Sopuruchi Onwuka
The outgoing government of President Muhammadu Buhari is working to have more access to cash in the immediate term, pushing forward the obligation of debt servicing to the incoming administrations.
In an interview she granted agency sources on the country’s surging debts, the Minister of Finance, Zainab Ahmed, said government of the day is working on debt restructuring in order to push forward repayment obligations and enjoy temporary relief from rising debt-service burden.
The agency reports also hold that the Buhari government has already appointed a consultant for the larger portfolio of debt to assess how the government can get additional relief to extend the repayments.
The Oracle Today reports that such a move would ultimately push the consequences of the economic mess of the present administration of the federal government to the next administration and offer the outgoing administration the opportunity of cash liquidity in the immediate term.
The government of President Muhammadu Buhari is expected to hand over to a newly elected government by May 2023 after eight years of disastrous economic mishaps that have seen piles of local and foreign debts, rising poverty, galloping inflation and acute foreign exchange crunch.

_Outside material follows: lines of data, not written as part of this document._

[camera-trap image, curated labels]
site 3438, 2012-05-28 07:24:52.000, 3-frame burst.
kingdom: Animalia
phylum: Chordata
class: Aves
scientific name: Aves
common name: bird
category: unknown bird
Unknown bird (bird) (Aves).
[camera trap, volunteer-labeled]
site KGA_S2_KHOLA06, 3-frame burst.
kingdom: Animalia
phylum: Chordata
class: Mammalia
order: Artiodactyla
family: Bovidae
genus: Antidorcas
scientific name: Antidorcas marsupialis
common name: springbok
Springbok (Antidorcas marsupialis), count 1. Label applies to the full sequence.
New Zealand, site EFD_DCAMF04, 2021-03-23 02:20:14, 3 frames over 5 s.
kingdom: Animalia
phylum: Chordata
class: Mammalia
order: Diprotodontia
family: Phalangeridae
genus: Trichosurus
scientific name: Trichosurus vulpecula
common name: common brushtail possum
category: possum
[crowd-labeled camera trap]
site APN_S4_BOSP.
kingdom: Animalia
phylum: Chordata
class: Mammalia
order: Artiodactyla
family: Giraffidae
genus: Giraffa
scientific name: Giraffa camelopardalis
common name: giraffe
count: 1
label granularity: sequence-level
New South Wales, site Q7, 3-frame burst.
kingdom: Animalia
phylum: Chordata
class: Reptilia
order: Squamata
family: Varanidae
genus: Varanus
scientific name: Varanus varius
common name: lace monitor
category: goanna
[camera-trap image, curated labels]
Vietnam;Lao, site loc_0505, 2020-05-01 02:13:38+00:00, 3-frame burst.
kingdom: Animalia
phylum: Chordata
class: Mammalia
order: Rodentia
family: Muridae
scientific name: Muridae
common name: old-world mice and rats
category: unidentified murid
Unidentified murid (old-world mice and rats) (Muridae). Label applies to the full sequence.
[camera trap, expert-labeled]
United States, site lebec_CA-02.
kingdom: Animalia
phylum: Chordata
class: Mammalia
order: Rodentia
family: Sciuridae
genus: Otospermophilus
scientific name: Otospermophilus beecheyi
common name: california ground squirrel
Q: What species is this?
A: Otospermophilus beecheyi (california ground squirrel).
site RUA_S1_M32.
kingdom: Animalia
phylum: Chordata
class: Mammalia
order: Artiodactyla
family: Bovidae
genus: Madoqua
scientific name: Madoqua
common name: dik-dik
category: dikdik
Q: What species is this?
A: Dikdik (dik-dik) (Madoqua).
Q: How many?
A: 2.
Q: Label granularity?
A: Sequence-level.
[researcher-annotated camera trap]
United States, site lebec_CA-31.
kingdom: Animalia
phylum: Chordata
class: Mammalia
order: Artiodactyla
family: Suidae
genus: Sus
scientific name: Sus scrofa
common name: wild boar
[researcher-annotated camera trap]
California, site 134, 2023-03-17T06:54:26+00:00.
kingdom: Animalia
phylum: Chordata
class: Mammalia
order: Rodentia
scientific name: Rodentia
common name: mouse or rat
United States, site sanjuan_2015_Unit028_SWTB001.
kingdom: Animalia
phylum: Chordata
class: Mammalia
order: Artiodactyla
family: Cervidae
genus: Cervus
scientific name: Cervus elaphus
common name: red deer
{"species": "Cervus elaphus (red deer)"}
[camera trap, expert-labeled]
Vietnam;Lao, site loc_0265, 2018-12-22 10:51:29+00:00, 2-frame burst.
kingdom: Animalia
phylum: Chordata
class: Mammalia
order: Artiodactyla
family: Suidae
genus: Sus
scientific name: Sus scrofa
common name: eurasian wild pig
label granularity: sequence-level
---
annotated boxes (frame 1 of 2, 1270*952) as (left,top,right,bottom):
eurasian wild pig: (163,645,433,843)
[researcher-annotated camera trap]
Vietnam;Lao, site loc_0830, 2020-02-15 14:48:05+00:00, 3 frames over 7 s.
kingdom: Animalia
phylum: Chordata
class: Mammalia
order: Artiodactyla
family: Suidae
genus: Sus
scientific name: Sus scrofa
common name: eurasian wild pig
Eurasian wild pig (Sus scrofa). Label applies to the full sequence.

Currently, debt servicing is taking over 50 percent of government’s revenue and annual budgets inevitable have huge provisions for significant payments for debt servicing.
Ahmed stated that government plans to refinance domestic debt obligations that are due this year and the next, and that N20 trillion or $46.05 billion in outstanding borrowings from the Central Bank of Nigeria (CBN) would be bundled into government bonds.
The country’s dollar-denominated bonds fell across the curve on Wednesday, with longer-dated issues down as much as 1.8 cents to trade at 56.8 cents in the dollar, Tradeweb data showed.
Nigeria’s international bonds maturing in ten years or beyond are trading at less than 70 cents, the threshold below which debt is considered as distressed.